Pouvez-vous nous décrire votre endroit de création? 

Quand j’écris officiellement un album, je m’enferme dans ce que j’appelle « ma chambre de torture » : ma pièce arrière où je peins et où je fais plein de choses différentes. Je m’enferme là avec mon piano et j’écris. Mais des textes, je peux en écrire à longueur d’années. J’enregistre sur mon cellulaire ou j’écris ce qui me passe par la tête. Ça peut être n’importe où du moment qu’il y ait une idée : sur ma balançoire l’été dehors, sur le bord d’un lac, en vacances dans le sud… Quand j’ai une idée, j’écris.

Joëlle Bizier et Willie Nelson

Bobby Hachey et Joëlle Bizier

Questions en rafale

Qu’aimez-vous le plus de votre métier?
Le public. 

Au niveau professionnel, que rêvez-vous de faire que vous n’avez pas encore fait?
Un vidéoclip.

Quel est l’événement le plus important de votre carrière?
Je dirais que c’est la chance d’avoir pu côtoyer les Bobby Hachey et les Willie Lamothe. 
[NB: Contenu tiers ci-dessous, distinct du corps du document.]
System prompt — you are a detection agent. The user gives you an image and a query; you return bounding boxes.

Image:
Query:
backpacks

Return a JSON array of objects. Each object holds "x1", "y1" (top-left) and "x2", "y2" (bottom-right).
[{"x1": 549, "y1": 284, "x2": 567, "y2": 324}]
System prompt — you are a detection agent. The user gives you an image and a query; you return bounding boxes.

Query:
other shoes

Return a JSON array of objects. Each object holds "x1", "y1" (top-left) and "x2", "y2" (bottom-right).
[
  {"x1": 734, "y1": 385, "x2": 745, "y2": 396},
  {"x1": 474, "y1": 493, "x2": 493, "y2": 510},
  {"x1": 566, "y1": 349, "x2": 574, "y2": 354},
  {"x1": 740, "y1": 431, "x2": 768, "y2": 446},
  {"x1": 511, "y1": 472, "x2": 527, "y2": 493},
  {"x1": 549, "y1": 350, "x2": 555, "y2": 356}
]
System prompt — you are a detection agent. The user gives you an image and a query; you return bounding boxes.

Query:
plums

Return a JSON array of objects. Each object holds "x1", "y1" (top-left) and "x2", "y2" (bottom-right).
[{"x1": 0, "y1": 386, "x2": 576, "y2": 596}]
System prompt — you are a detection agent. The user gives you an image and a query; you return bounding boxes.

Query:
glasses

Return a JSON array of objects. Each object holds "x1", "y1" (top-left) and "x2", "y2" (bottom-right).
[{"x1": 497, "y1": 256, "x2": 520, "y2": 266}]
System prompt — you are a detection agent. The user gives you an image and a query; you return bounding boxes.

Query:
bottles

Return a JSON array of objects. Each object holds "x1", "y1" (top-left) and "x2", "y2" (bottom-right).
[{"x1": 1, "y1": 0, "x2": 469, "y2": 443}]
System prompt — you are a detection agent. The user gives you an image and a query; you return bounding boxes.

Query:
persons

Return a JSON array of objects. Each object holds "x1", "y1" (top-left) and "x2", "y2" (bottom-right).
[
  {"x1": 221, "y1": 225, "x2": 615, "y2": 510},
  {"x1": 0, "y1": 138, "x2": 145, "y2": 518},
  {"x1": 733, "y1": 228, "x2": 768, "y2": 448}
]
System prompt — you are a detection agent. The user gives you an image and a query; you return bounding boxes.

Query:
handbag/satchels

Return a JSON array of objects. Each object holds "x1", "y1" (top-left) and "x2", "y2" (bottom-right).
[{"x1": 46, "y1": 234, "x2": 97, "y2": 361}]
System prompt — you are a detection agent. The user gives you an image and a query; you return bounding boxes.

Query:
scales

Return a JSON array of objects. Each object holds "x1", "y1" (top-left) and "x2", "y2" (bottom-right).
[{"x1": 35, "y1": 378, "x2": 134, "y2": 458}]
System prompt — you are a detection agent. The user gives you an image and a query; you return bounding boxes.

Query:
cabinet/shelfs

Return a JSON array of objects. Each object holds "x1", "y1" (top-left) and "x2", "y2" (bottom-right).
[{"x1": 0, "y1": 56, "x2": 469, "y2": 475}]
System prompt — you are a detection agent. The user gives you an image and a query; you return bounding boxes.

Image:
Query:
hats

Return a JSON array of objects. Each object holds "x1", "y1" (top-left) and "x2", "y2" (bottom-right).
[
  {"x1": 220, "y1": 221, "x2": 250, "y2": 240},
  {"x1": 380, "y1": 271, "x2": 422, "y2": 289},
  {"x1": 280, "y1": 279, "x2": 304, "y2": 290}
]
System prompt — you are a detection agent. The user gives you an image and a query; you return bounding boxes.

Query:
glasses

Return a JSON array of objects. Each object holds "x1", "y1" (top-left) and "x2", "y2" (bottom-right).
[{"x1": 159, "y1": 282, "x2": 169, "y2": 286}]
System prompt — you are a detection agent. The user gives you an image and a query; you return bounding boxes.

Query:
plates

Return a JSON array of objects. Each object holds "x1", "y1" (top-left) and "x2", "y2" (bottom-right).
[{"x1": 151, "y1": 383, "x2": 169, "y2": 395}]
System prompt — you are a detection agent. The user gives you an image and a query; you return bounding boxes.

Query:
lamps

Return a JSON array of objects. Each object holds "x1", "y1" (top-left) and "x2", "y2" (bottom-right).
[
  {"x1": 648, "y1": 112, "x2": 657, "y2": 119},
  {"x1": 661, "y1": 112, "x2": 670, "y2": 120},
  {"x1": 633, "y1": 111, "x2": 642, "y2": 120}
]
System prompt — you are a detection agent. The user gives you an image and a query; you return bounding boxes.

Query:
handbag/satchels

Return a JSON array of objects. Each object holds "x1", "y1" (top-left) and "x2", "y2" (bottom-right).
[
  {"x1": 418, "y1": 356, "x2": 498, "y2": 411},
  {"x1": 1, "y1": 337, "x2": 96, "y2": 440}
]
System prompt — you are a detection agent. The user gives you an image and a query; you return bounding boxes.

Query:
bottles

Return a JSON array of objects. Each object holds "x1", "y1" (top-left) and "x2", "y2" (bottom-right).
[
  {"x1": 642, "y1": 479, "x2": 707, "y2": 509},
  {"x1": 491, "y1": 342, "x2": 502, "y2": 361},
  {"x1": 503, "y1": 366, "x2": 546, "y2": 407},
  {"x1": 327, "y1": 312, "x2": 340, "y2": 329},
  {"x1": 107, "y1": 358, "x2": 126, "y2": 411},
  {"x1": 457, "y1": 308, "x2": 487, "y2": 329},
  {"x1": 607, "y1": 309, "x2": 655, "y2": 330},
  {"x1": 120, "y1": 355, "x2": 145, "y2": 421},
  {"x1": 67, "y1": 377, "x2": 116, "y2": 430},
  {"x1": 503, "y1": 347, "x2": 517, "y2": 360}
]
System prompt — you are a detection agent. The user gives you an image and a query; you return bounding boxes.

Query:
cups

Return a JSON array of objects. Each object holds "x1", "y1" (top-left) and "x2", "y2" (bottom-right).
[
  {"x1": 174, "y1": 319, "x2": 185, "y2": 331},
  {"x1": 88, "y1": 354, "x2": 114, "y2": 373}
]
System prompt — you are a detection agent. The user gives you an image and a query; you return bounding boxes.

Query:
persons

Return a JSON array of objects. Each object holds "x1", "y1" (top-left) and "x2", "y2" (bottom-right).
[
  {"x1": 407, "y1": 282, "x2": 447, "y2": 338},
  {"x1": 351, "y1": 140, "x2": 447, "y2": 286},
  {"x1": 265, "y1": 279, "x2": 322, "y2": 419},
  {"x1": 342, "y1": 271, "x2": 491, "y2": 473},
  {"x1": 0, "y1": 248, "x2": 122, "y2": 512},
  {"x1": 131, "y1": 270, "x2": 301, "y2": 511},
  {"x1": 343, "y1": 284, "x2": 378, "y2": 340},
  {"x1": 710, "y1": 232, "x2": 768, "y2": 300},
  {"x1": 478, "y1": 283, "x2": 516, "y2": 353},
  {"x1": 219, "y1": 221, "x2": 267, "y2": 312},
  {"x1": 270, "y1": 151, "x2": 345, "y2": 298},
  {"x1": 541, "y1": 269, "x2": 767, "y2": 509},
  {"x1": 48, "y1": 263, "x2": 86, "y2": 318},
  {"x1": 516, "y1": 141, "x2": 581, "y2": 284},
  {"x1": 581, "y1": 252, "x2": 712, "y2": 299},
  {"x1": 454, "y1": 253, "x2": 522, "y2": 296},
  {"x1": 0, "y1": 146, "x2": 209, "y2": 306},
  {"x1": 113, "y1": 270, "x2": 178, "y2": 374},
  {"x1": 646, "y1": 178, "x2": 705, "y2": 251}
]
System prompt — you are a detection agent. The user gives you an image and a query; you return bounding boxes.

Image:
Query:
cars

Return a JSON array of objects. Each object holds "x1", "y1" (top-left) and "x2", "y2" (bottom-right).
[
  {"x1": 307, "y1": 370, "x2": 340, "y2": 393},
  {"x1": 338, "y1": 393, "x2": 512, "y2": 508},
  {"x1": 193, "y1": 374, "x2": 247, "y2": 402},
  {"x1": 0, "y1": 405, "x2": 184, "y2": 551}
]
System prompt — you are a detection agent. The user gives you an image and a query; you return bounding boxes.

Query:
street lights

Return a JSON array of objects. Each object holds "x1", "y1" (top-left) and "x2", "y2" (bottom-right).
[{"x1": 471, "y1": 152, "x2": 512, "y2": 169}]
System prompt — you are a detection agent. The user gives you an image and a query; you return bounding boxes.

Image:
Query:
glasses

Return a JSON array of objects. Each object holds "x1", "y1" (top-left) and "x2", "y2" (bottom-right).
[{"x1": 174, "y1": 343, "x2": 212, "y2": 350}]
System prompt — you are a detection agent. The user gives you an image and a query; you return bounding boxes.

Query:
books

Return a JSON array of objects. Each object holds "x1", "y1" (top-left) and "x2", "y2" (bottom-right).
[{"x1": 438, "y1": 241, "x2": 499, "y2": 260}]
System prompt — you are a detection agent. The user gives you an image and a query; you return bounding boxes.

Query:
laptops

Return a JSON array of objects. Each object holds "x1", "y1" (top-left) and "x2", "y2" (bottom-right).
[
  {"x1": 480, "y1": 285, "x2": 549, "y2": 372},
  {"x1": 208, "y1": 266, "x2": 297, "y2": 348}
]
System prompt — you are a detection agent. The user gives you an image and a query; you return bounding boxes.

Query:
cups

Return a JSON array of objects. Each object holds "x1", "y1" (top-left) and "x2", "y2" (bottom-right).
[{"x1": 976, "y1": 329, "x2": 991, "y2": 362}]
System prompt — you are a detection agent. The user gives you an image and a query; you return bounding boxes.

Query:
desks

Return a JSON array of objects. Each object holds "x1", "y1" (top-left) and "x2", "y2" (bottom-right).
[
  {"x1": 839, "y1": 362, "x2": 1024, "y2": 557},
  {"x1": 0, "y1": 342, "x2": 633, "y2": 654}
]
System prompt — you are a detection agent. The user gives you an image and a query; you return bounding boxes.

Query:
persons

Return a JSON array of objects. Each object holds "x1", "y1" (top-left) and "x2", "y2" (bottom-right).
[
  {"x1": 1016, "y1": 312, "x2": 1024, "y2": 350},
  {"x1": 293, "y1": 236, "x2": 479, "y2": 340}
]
Décédé ou vivant, avec qui rêvez-vous d’écrire une chanson?
J’aurais aimé écrire avec Charles Aznavour, mêler mes paroles aux siennes. Il écrivait très bien. Si on reste dans le country, j’aurais bien aimé écrire avec Merle Haggard.

Où rêvez-vous d’aller jouer de la musique?
Peut-être à Nashville… L’Europe aussi parce que c’est français et que je peux amener ma culture.

De quoi êtes-vous la plus fière dans votre carrière?
De mes écrits, de mes chansons.

Joëlle Bizier et Willie Nelson

Bobby Hachey et Joëlle Bizier

En terminant, même si l’avenir est incertain ces temps-ci, qu’est-ce qui s’en vient pour vous?

C’est sûr qu’à long terme, c’est difficile de visualiser avec tout ce qui se passe en ce moment. Mais ce que j’ai hâte, c’est vraiment de pouvoir faire un lancement et la tournée de promotion de l’album. J’ai hâte de reprendre le travail, les spectacles et tout ça!